Sunday, February 25, 2018

The American Idea

As published in The County Times (countytimes.somd.com)

By Ronald N. Guy Jr.

My thoughts are scattered.  I’m completely out of rhythm.  The NFL isn’t gone completely, but it’s napping.  Months remain before the start of the NBA and NHL playoffs.  Baseball’s spring training has yet to begin.  The madness that college basketball injects into March is a month away.  The next tennis major is the French Open…in May.  Tiger Woods is playing again, but he’s flirting with the cut line, not the leaderboard.  That would be concerning if The Master’s, like apparently everything else of consequence in sports, wasn’t weeks (at least) into the future.  I am, like most sports fans, wandering and hopelessly lost in the mid-winter’s dark and lifeless forest.

A voice from the beyond: What about the Olympics? 

Me: “The what?  Oh yeah, riiiiight.” 

That’s unfair sarcasm.  It’s just that, well, the Winter Games are, I think, a peculiar oddity for most Americans.  The Summer Olympics are more relatable.  Every high school has a track, a volleyball court and a soccer team.  Backyards are routinely adorned with a basketball hoop.  Neighborhoods have community centers with tennis courts, swimming pools and golf courses.  Who has access to a ski jump, frozen halfpipe or a luge course?  How many people own a curling stone?  Raise your hand if you’ve landed a triple axel.  Nobody?  Wait, there’s one hand up in the back.  Filthy liar.

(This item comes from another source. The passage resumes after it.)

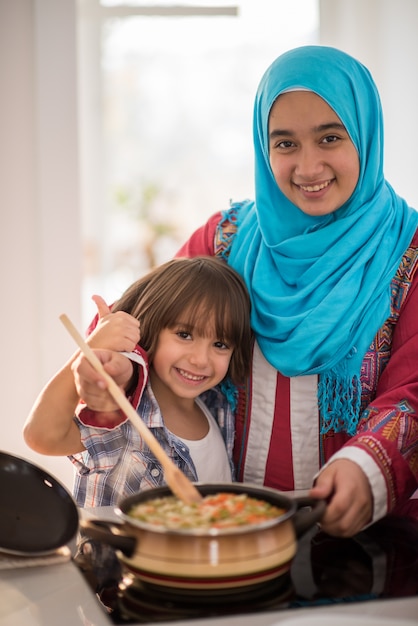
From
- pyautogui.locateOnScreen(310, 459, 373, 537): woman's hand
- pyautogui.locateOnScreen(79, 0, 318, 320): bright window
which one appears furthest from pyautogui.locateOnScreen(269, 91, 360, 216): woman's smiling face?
pyautogui.locateOnScreen(79, 0, 318, 320): bright window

Nevertheless, the Olympics always matter – both for national pride and, inevitably, political maneuvering.  Baby boomers experienced Mexico City in 1968 and Montreal in 1976.  As a member of Generation-X, the first Olympics I remember, the 1980 Winter Games at Lake Placid, New York, produced the greatest moment in American sports history – the United States Hockey Team’s “Miracle on Ice.”  It mattered, and remains so significant, because a ragtag bunch of American college kids beat the Soviet Union’s best.  It was Rocky v. Drago or, more consequentially, democracy v. communism on ice. 

The sports-politics Olympic collision continued with the American boycott of the 1980 Moscow Summer Games.  The Soviets returned the favor by skipping the 1984 Summer Games in Los Angeles.  The Cold War was chilly indeed.  And after a brief thaw, it feels like the forecast for Russian-American relations may be ominous again, or at least it should be, particularly by those who have sworn to “preserve, protect and defend the Constitution of the United States.”

Millennials were introduced to the undeniable connection between the Olympics and politics this year when, during the Opening Ceremonies, Vice President Mike Pence sat in protest and refused to acknowledge the presence of North Korean leader Kim Jung Un’s sister, all while North and South Korean athletes walked in unison.  At least Pence, the dedicated athletic antagonist that he is, stayed for the Opening Ceremonies and didn’t walk out, as he did in protest of the anthem protests before a Colts game last fall.  And hey, North Korea showed up for these South Korean hosted Olympics, unlike the pass it took on the 1988 Seoul Summer Games.  What amazing progress we are making!  

Viva la humankind.  Errr…

The point: politicians, of all persuasions and ideologies, have consistently used the Olympics and, more broadly, sports, as a platform to further a cause.  Athletes have a decorated record of returning the favor, particularly during times of national and global unrest – which we are unquestionably experiencing today.  But there is an emboldened minority displeased with the latest, proud and passionate collection of athletes seeking political change.  Just stick to sports, the say.  In other words, be less trouble, less human.  Recently, Fox News anchor Laura Ingraham served as an inflammatory mouthpiece for those put off by politically responsible athletes when she commanded LeBron James to “shut up and dribble.”

Ahhh yes…’tis the season for obnoxious demands instead of meaningful conversations.  Unfortunately for Ingraham and her ilk, the fist shaking will not net the desired effect.  Nor should it.  What this is, at its heart, is not an issue with athletes flexing political muscles, but rather a dangerous intolerance of diversity of thought.  Dangerous because, when disagreements no longer prompt curious, respectful dialogue, a little part of the great idea that is America dies.